Modeling things based on stroke groups captures the fact that if I miss the first "o" in "food", I'm also going to miss the following "o" the same way. And it also captures the fact that I wouldn't make a typo that would create a new stroke group -- while I could mistype "pen" as "pes", I would not mistype "pens" as "pess" or "penn". So if the typo-generating code tried doing exactly that, turning "pens" into "pess", then rep_pattern($word) eq rep_pattern($typo_word) would be false (rep_pattern of "pens" is "" but rep_pattern of "pess" is "1.1.2"), and the redo would start the block over. (Yes, you can have redos and lasts in non-loop blocks!)

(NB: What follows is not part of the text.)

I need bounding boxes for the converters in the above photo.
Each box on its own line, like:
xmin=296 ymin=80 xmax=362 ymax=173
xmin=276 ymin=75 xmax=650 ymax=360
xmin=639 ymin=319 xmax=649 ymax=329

So if we use the above subroutines and then try:

  for (1..15) {
      print typo_on_word("nevermore"), " ";

Run with the Dvorak keymap, you'll get output like this:

  nevecmore nevelmore nuvermore nevermoro severmore
  neverbore nevermole nevurmore nevurmore novermore
  nevecmore nevermare nevermoru nevormore nevermare

And with a QWERTY keymap,

  mevermore nevermote nwvermore nevermorw nevernore
  nevermpre nevermorw nebermore nevwrmore nevwrmore
  nrvermore nwvermore mevermore nevermorw nevermire

Now, these look to me like plausible typos of the sort I've made on Dvoraks and QWERTYs. This is not to say that every possible typo I'd make would be generated by the above typo_on_word function. For example, typo_on_word doesn't attempt to simulate transposition, as in "hten" for "then". Moreover, it fails to account for the fact that I now and then make typos like "moro" for "mere" -- where, in effect, "e-e" functions as a sort of stroke group, because the left hand never leaves its key, regardless of the fact that the right hand is meanwhile off hitting the "r".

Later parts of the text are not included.